+++ Data in this exercise +++

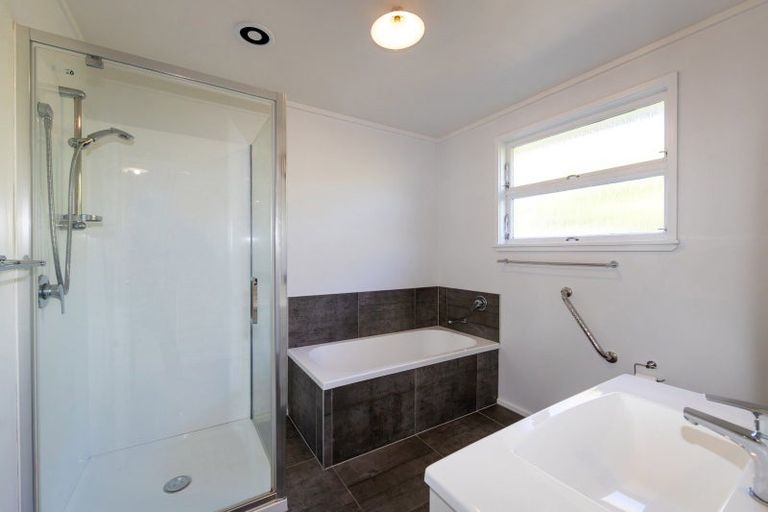 Photo of property in 1/1007 Duke Street, Mahora, Hastings, 4120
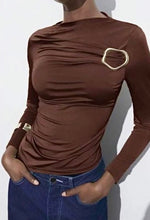 Kép betöltése a galériamegjelenítőbe: 43333 DINA csatos felső
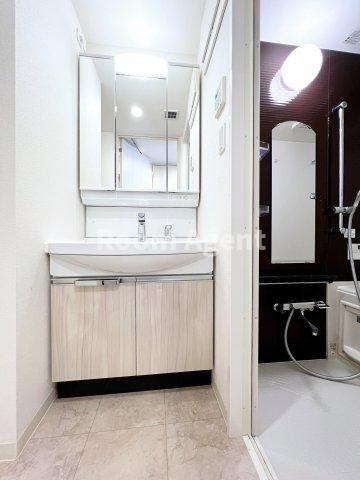 プレサンスNAGOYA覚王山の洗面所|※類似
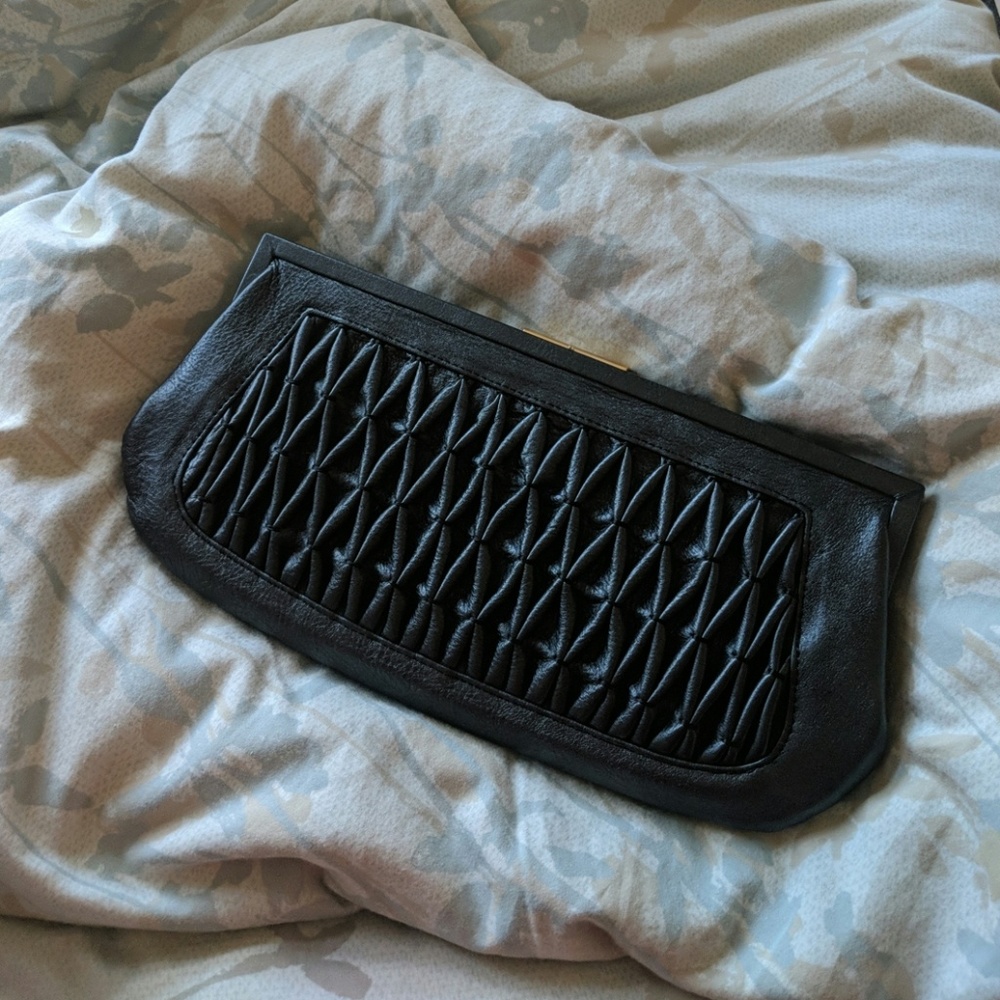 Like New Goldenbleu Leather Black Clutch bag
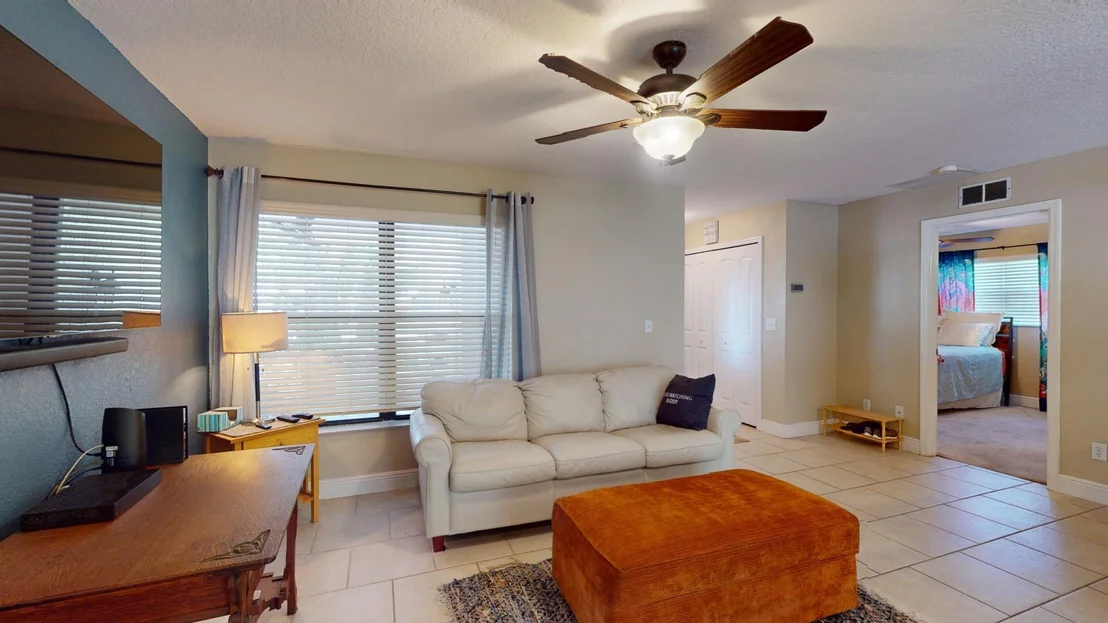 Photo of 112 E Haven Drive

+++

- **How to complete this task**:
Write out the text of each of the records above word for word, leaving out the pictures.

- **Reply**:
 Photo of property in 1/1007 Duke Street, Mahora, Hastings, 4120
 Kép betöltése a galériamegjelenítőbe: 43333 DINA csatos felső
 プレサンスNAGOYA覚王山の洗面所|※類似
 Like New Goldenbleu Leather Black Clutch bag
 Photo of 112 E Haven Drive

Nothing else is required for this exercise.